I guess that is the big difference: On a long passage we are quite comfortable waiting for the wind. We are not on a schedule, and do not consider calm time being "stuck" but just another face of the ocean to enjoy. Having made passages on a boat that had a total fuel capacity of just over 200 liters, I learned early on to love the quiet times :) When we got Harmonie I wondered why she had such a big fuel tank, and how could people ever need that much on a sailboat.
On passage it is unusual that we motor more than 50 miles out of a thousand. Of course we do sometimes have a 50 mile day, and the occasional minus 10 mile day. :) When island hopping or coastal cruising we tend to motor more because there are more timing issues involved. In some ways I think diesel fuel is like the money in the cruising kitty: You always use all you have.

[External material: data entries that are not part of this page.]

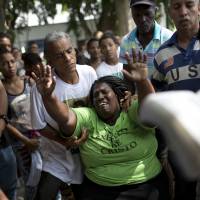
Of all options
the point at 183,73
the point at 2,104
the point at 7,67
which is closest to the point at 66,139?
the point at 2,104

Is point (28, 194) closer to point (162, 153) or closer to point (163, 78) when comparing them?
point (162, 153)

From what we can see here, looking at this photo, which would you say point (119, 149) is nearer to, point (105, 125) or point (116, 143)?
point (116, 143)

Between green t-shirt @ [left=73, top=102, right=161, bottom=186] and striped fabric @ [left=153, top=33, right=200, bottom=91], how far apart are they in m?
0.29

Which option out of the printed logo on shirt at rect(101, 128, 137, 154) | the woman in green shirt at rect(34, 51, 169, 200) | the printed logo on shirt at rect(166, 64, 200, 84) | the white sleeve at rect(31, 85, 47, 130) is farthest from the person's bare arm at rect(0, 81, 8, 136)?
the printed logo on shirt at rect(166, 64, 200, 84)

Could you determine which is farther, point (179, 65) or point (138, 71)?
point (179, 65)

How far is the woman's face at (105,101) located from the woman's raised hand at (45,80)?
0.37 m

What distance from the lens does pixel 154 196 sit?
9.62 feet

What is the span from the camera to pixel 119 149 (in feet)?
9.58

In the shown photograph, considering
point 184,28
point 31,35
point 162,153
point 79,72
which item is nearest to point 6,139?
point 79,72

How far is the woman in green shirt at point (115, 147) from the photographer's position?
9.55 ft

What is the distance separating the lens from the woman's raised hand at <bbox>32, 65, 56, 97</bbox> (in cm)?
269

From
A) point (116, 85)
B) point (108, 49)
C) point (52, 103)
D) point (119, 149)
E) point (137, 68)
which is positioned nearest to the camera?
point (137, 68)

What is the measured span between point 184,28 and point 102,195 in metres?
1.16

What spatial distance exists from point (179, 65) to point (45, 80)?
2.68 feet
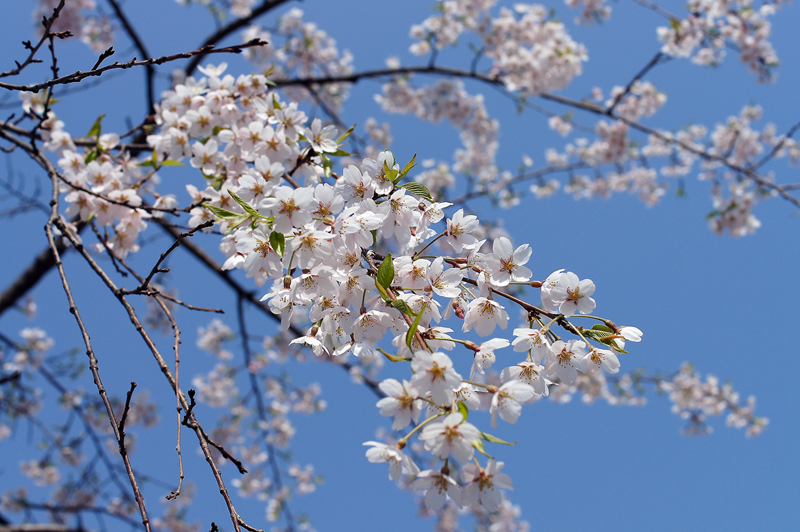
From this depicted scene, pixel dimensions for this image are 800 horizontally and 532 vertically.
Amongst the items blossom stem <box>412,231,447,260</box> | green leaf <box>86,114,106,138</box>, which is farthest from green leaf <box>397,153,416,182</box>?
green leaf <box>86,114,106,138</box>

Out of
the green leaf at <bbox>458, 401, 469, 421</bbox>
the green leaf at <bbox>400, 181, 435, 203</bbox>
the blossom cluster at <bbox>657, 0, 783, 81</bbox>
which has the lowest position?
the green leaf at <bbox>458, 401, 469, 421</bbox>

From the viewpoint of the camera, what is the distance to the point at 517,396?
3.16 ft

We generally use about 2-3 liters a day for the generator at anchor, and about 4 liters a day underway. Filling our main diesel tank is a big event in our cruising year!
There is no right or wrong about the amount of motoring people do. I am just wondering if I am missing something on my usage calculations when I see so many people here on the forum feeling the need to increase fuel capacity far, far beyond what I felt I needed.
Charlotte Amalie, StT, USVI
---In amelyachtowners@..., <kanalmamman@...> wrote :
When prepairing for a passage of 3000 nautical miles, where you can be stuck with no wind, you fill up with as much diesel you can. It is not fun to be in the middle of nowhere with no possibilty to run neither of your motors. Even if we have both solar panels and wind gen we have to run the dieselgen on passages since we run more systems when on the move than on anchor.
If we just move around in areas where it is easy to fill up, we never have more than the 600 liters in the main tank.